Texto proporcionado:
▼

Más que un rastro de agua en la terraza

Áticos

El calor se abre paso y, con él, también la pereza y todos esos peros para quedarnos al resguardo del aire acondicionado. Ya haga frío o calor, siempre hay opciones para continuar disfrutando de tu terraza, ese imprescindible para todo el año. Así, qué mejor que poner un poco de agua de por medio para refrescar el ambiente e instaurar nuevas costumbres en la terraza con las que ir preparando la llegada del verano.

 

¿Un chapuzón en casa?

Abrir las puertas de la terraza de casa y encontrarse frente a una piscina en la que zambullirse para desprenderse del calor es el sueño de muchos. Aunque posible, puede resultar caro y muy costoso, por los requerimientos técnicos (de impermeabilización, entre otros, aunque la complicación viene por el lado del peso, pues afecta a la estructura) que exige. Sin necesidad de recurrir a la típica piscina hinchable, un imprescindible en los hogares habitados por niños y mascotas, podemos recurrir a opciones intermedias. ¿La clave? Un peso reducido. Las piscinas de acero inoxidable pueden ser una alternativa, por su bajo peso y su adaptabilidad (cualquier forma y medida). En cualquier caso, una vez decididos a instalarla, es recomendable consultar a un profesional para asegurarse de que la instalación se realice convenientemente.

Vista de una piscina en un ático del Edificio Clarión (Madrid)

 

Una ducha en la terraza

Resulta una vía intermedia para poder refrescarnos de forma cómoda en la terraza y realizar un breve descanso cuando estamos tomando el sol o disfrutando de un rato de lectura. De hecho, varios modelos de Áticos Ebrosa, sobre todo aquellos que disponen de una zona de solarium, cuentan con una ducha, de cuidado diseño para integrarse con la estética general de la terraza. Sobresale como una opción prioritaria para los amantes del sol, para los que pasan muchas horas cuidando su bronceado.

 

Vista de una ducha en uno de los áticos del Edificio Quarz (Zaragoza)

▲

Actividad A: Según el texto sobre las terrazas, ¿qué dos cualidades convierten a las piscinas de acero inoxidable en una alternativa?
Actividad B: Por favor, cita del texto sobre las terrazas el fragmento que comienza con las palabras que contienen "Más que un rastro" y termina con "llegada del verano.".

Listado mostrado:
▼

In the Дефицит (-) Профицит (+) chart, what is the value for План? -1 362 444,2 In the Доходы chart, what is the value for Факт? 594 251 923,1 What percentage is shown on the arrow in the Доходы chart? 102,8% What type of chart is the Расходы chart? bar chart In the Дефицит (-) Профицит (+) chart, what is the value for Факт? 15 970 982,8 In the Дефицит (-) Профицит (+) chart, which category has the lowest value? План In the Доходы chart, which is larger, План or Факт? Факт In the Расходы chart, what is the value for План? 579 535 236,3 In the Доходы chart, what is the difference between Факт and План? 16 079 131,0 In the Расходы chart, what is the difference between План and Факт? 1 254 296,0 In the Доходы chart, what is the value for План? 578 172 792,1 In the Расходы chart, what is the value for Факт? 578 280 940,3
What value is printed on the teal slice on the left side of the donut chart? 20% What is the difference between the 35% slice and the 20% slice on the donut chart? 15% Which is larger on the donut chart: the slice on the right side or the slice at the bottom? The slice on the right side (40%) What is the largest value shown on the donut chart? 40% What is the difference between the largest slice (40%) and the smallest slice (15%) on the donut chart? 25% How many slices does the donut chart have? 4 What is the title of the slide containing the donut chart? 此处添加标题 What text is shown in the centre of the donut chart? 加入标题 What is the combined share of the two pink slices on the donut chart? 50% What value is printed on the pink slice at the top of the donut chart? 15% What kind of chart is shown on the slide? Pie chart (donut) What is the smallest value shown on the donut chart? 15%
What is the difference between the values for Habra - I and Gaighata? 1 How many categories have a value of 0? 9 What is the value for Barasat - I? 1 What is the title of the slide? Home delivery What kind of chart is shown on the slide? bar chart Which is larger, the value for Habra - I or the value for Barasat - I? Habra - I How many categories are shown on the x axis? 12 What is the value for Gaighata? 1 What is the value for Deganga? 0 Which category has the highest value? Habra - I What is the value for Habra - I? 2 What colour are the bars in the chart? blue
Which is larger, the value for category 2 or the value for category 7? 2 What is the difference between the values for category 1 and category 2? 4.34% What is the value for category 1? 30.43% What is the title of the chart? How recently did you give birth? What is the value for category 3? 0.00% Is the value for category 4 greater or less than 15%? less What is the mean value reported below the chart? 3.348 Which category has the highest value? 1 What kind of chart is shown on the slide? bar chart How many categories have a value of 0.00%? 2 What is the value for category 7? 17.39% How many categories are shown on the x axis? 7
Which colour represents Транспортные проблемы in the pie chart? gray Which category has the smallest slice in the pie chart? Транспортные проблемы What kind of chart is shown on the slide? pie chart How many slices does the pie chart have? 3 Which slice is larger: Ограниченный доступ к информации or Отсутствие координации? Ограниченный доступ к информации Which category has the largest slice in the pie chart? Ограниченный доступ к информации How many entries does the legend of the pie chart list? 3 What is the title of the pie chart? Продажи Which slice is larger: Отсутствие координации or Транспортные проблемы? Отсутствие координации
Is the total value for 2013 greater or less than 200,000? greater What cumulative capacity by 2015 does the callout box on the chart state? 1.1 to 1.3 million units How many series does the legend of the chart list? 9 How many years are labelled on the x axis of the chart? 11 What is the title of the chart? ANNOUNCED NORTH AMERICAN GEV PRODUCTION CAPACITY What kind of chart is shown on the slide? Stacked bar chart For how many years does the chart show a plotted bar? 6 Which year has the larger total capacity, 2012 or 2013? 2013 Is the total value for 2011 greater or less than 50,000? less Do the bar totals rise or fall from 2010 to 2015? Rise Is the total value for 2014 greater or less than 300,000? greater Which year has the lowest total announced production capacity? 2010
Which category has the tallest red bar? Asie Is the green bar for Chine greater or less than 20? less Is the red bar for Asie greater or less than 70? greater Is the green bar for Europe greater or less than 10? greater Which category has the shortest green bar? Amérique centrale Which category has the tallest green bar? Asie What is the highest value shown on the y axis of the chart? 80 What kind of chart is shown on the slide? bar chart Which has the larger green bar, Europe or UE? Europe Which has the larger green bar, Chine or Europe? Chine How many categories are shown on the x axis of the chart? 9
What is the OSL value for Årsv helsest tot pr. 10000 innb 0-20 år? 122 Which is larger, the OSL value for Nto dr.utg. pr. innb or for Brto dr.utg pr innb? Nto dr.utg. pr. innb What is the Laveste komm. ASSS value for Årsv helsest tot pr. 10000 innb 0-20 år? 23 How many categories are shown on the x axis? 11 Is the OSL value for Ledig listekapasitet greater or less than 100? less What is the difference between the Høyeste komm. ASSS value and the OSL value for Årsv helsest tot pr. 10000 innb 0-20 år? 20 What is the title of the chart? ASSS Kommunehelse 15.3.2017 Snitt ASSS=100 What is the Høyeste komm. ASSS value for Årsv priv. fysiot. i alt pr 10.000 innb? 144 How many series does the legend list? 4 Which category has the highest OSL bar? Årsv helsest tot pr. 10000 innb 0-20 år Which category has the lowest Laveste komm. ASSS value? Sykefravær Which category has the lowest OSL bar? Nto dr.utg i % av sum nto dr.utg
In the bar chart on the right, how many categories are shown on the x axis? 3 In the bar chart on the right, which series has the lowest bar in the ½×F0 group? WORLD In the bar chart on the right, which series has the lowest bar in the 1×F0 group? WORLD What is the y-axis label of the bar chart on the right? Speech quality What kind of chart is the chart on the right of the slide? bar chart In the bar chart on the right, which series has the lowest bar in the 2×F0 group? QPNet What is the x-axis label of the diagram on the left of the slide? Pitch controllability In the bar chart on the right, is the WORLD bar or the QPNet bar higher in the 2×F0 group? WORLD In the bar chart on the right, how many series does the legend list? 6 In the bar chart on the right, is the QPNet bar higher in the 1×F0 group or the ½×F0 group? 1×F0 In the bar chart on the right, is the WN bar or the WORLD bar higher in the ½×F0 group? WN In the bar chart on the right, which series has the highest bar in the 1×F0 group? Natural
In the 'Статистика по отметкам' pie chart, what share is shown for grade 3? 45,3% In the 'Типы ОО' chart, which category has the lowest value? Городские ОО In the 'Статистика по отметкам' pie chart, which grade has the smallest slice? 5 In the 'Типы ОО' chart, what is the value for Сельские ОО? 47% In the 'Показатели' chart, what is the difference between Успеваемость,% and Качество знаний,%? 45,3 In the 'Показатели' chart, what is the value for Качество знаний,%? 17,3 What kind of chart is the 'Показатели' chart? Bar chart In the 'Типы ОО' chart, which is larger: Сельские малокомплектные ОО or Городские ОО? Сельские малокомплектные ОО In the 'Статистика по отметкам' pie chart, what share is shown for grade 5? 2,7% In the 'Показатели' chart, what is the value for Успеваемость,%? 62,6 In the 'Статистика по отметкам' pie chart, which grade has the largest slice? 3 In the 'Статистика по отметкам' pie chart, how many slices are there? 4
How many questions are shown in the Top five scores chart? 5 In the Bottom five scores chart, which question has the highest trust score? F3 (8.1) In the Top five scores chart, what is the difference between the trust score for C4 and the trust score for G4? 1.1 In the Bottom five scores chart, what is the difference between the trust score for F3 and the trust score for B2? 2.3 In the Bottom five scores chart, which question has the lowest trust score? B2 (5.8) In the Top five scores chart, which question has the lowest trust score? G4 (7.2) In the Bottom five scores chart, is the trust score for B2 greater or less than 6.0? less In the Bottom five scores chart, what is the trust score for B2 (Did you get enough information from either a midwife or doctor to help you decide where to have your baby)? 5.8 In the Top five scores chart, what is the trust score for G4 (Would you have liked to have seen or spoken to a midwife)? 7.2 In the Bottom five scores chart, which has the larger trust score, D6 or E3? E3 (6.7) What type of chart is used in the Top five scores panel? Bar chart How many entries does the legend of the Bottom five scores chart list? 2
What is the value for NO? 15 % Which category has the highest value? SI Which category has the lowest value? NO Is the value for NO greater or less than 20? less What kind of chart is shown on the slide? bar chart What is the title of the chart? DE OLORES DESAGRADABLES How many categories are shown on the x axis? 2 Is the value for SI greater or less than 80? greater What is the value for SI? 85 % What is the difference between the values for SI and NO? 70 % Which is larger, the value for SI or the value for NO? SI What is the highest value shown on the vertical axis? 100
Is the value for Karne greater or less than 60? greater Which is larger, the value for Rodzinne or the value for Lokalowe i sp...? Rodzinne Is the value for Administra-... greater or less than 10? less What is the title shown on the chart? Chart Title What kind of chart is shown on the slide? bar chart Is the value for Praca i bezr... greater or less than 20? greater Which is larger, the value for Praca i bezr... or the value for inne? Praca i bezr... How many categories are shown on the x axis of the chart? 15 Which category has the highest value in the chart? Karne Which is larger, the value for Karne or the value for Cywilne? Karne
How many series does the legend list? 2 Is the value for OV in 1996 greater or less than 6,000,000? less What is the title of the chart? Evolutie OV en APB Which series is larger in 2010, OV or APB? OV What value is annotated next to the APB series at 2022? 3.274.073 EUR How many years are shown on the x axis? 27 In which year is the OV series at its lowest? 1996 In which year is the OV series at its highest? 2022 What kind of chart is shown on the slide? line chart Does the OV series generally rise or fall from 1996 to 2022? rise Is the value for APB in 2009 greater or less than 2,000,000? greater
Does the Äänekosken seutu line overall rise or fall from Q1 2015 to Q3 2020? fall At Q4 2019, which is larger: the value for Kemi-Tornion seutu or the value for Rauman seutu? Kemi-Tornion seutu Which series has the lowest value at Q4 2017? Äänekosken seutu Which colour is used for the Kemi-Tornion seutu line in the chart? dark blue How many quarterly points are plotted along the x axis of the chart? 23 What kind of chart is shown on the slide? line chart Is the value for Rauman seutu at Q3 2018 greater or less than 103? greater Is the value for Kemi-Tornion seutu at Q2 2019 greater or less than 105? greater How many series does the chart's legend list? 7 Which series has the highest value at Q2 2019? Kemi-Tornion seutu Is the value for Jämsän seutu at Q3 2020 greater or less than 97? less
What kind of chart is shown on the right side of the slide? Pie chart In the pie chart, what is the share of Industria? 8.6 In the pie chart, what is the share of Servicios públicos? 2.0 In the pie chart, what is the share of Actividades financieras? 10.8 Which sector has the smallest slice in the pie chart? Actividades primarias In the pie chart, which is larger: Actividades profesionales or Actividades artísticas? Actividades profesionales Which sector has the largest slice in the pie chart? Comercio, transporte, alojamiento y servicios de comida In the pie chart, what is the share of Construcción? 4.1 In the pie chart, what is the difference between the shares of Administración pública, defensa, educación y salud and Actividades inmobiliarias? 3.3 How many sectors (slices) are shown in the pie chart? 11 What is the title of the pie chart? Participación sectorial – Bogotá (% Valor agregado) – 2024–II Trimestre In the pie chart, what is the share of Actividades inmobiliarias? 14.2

▲

Respuesta A: Su bajo peso y su adaptabilidad a cualquier forma y medida.

Respuesta B:
Más que un rastro de agua en la terraza

Áticos

El calor se abre paso y, con él, también la pereza y todos esos peros para quedarnos al resguardo del aire acondicionado. Ya haga frío o calor, siempre hay opciones para continuar disfrutando de tu terraza, ese imprescindible para todo el año. Así, qué mejor que poner un poco de agua de por medio para refrescar el ambiente e instaurar nuevas costumbres en la terraza con las que ir preparando la llegada del verano.